Page excerpt:
On 09/18/2017 05:08 AM, Michal Privoznik wrote:
https://bugzilla.redhat.com/show_bug.cgi?id=1448268
When migrating to a file (e.g. when doing 'virsh save file'),
couple of things are happening in the thread that is executing
the API:
1) the domain obj is locked
2) iohelper is spawned as a separate process to handle all I/O
3) the thread waits for iohelper to finish
4) the domain obj is unlocked
Now, the problem is that while the thread waits in step 3 for
iohelper to finish this may take ages because iohelper calls
fdatasync(). And unfortunately, we are waiting the whole time
with the domain locked. So if another thread wants to jump in and
say copy the domain name ('virsh list' for instance), they are
stuck.
The solution is to unlock the domain whenever waiting for I/O and
lock it back again when it finished.
Signed-off-by: Michal Privoznik <mprivozn(a)redhat.com>
---
src/qemu/qemu_driver.c | 27 +++++++++++++++++++++++----
1 file changed, 23 insertions(+), 4 deletions(-)
I would think there'd be more concern about dropping the lock in the
middle and something changing that could more negatively affect things.
There's such a delicate balance between Save/Restore processing now - if
you adjust the locks that could mean simultaneous usage, right?
Perhaps thinking differently... Does the virdomainobjlist code for
Collect, Filter, Export really need to obtain the domain obj write lock?
If Export is but a "snapshot in time", then using virObject{Lock|Unlock}
perhaps isn't necessary in any of the @vms list processing. Since
virDomainObjListCollectIterator sets a refcnt on the object it cannot be
freed. Beyond that any state checking done in virDomainObjListFilter is
negated because the lock isn't held until the virGetDomain call is made
during virDomainObjListExport to fill in the returned @doms list. It's
quite possible after *Filter to have the 'removing' boolean get set
before the virGetDomain call is made. So what's the need or purpose of
the write locks then?
If the object locks are removed during Export, then virsh list won't
freeze while other operations that take time occur. Since the RWLock is
taken on the list while @vms is created, we know nothing else can
Add/Remove to/from the list - thus *that* is our snapshot in time.
Anything done after than is just reducing what's in that snapshot.
It's "interesting" that the domain export list uses a very different
model than other drivers... That loop to take a refcnt on each object w/
the Read lock taken is something I could see duplicated for other
drivers conceptually speaking of course if someone were to write that
kind of common processing model ;-)

About this task:
Write out the stretch of the thread on domain locking during save from "The solution is" through "obj write lock?", word for word.

Input data:

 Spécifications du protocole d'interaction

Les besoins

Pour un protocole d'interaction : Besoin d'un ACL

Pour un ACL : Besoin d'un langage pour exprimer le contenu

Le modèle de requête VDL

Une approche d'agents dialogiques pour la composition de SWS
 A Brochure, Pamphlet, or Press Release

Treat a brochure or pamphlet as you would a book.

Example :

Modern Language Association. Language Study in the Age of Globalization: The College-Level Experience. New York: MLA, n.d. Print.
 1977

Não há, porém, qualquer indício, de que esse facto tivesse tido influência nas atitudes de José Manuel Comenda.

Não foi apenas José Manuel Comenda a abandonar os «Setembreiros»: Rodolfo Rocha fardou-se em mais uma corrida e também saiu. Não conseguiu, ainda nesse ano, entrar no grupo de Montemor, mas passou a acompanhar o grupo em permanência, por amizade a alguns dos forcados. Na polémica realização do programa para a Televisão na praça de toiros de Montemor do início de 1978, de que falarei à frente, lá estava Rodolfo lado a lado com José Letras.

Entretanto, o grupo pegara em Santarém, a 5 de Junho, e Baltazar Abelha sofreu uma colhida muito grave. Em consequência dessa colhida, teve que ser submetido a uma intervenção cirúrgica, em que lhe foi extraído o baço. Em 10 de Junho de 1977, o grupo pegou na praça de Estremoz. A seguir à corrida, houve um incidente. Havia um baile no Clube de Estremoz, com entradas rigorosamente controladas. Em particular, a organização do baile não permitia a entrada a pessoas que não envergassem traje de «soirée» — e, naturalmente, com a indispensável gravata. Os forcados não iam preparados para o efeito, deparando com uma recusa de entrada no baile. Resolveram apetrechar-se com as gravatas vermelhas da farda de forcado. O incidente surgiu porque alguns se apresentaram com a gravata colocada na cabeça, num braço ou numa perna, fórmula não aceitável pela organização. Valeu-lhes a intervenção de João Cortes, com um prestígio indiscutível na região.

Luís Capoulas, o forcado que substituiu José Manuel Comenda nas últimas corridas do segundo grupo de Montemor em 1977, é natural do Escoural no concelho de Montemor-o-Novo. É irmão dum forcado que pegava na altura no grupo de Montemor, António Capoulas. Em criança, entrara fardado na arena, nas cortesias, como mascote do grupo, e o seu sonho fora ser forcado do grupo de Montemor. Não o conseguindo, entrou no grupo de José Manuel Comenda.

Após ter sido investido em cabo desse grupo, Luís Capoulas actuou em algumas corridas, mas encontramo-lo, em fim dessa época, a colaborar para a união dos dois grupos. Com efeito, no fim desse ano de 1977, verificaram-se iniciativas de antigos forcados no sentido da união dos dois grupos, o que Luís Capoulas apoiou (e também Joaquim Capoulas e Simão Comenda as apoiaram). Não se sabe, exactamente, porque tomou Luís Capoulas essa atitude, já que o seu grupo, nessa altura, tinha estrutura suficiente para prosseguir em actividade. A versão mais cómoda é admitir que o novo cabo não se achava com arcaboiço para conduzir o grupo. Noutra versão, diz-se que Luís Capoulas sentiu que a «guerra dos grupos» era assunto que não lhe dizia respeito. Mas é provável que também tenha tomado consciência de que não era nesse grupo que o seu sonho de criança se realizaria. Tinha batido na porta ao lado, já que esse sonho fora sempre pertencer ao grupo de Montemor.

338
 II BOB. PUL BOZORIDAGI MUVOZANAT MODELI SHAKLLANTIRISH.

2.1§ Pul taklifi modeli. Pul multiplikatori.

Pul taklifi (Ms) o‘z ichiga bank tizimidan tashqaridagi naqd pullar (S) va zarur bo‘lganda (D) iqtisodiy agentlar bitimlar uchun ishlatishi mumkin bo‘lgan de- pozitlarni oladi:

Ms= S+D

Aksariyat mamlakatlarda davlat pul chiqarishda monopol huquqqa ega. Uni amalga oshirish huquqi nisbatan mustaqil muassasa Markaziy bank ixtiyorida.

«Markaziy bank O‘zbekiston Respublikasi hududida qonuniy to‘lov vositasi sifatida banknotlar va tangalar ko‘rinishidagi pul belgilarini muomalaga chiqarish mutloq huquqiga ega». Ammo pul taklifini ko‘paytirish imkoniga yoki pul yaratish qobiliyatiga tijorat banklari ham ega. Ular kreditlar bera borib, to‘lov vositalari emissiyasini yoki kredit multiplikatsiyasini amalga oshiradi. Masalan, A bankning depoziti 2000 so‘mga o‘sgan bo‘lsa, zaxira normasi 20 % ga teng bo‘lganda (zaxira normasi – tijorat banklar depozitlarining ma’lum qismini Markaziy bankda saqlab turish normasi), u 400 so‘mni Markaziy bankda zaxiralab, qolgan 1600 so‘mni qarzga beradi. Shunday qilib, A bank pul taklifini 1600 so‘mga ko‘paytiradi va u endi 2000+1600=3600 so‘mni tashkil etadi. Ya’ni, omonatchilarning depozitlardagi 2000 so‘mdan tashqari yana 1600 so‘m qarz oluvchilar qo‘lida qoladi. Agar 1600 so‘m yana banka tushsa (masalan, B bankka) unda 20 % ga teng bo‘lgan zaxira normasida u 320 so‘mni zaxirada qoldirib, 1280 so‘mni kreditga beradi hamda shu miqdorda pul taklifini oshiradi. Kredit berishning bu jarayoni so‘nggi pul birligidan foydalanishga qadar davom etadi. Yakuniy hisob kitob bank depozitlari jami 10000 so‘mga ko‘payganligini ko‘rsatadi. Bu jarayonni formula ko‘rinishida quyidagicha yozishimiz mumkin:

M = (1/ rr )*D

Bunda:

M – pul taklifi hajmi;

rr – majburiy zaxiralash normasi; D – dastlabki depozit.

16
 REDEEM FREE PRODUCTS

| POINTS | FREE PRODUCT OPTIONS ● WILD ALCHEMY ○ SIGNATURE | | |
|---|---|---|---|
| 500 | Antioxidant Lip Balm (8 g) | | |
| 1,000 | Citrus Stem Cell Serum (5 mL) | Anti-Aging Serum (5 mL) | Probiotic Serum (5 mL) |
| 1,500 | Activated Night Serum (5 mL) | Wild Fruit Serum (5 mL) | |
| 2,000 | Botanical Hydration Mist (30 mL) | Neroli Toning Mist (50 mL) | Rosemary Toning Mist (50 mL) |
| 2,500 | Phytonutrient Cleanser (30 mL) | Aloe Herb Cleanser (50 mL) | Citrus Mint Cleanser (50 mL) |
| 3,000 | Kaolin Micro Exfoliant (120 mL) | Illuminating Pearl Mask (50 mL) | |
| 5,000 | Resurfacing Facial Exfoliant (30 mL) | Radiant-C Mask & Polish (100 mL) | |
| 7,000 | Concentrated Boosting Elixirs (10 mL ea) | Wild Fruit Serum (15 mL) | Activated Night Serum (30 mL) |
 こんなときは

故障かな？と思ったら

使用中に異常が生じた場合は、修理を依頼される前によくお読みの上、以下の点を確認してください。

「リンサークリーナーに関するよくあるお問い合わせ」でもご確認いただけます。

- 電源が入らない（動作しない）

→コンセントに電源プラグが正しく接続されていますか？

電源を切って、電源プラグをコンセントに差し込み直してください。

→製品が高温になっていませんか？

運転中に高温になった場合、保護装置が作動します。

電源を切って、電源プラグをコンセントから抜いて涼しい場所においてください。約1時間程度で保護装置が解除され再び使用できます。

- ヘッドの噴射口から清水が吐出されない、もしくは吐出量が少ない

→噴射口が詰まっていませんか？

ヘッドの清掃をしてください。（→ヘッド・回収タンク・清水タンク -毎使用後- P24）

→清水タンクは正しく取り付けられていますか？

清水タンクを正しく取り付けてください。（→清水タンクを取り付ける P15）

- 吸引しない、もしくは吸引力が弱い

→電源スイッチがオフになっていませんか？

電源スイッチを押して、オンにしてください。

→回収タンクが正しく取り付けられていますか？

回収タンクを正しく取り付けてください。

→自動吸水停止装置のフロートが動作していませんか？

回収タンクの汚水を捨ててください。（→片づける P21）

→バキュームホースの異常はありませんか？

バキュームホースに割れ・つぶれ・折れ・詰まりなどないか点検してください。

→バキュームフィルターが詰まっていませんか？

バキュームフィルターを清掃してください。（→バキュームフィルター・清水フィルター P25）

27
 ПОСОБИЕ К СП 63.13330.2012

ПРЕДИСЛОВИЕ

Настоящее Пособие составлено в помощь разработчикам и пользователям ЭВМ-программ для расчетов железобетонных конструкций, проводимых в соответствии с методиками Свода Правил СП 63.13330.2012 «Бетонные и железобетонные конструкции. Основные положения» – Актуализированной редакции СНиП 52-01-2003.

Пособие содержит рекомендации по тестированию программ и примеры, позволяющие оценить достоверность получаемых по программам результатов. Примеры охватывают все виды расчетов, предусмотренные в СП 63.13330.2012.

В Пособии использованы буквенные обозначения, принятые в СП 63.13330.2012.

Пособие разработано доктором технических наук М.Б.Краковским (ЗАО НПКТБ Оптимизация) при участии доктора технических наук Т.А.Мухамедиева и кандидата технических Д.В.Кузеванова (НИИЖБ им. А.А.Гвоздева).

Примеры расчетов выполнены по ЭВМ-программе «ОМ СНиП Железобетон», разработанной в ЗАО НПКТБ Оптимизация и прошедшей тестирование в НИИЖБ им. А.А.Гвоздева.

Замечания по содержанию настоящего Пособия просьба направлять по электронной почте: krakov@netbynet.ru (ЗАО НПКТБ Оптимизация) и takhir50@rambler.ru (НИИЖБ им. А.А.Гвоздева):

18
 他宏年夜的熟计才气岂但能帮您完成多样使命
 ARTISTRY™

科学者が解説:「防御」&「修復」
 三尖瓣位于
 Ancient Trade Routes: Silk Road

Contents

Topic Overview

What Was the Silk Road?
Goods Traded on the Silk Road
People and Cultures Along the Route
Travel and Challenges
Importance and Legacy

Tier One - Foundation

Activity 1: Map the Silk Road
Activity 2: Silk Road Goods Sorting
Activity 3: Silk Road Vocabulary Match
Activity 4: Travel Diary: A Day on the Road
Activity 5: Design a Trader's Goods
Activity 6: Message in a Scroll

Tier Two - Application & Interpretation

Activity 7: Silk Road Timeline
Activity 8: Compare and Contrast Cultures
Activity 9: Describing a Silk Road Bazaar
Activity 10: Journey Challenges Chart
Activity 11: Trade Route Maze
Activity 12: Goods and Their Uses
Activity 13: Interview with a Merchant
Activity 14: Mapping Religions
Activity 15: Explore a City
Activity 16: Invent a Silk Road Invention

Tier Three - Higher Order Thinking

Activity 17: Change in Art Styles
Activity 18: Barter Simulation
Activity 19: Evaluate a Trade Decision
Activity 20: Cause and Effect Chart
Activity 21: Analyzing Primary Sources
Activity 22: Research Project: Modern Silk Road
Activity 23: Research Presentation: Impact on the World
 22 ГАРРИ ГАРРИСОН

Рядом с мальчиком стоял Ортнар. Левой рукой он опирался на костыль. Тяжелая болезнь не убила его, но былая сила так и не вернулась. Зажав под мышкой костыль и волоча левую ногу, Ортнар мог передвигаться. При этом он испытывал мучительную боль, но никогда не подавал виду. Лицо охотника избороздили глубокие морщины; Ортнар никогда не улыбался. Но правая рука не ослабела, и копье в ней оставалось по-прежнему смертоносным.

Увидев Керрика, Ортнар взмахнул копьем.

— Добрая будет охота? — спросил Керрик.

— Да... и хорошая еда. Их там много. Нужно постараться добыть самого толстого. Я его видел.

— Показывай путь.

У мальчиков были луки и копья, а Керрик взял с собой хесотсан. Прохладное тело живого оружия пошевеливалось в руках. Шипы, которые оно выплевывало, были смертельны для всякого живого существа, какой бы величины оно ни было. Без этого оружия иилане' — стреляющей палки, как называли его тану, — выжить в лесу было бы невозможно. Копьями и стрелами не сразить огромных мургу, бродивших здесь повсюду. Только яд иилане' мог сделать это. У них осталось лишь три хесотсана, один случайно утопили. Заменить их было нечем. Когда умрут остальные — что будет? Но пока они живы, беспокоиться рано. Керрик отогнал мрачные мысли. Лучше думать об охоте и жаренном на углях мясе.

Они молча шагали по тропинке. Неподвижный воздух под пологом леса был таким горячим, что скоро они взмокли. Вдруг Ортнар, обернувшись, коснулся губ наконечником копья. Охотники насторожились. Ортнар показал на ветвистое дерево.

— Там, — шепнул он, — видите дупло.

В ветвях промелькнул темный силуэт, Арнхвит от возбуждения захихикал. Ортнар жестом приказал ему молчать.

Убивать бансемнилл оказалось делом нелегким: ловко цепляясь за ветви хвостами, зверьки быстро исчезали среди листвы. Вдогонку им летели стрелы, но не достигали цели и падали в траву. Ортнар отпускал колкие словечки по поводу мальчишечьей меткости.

Your response:
The solution is to unlock the domain whenever waiting for I/O and
lock it back again when it finished.
Signed-off-by: Michal Privoznik <mprivozn(a)redhat.com>
---
src/qemu/qemu_driver.c | 27 +++++++++++++++++++++++----
1 file changed, 23 insertions(+), 4 deletions(-)
I would think there'd be more concern about dropping the lock in the
middle and something changing that could more negatively affect things.
There's such a delicate balance between Save/Restore processing now - if
you adjust the locks that could mean simultaneous usage, right?
Perhaps thinking differently... Does the virdomainobjlist code for
Collect, Filter, Export really need to obtain the domain obj write lock?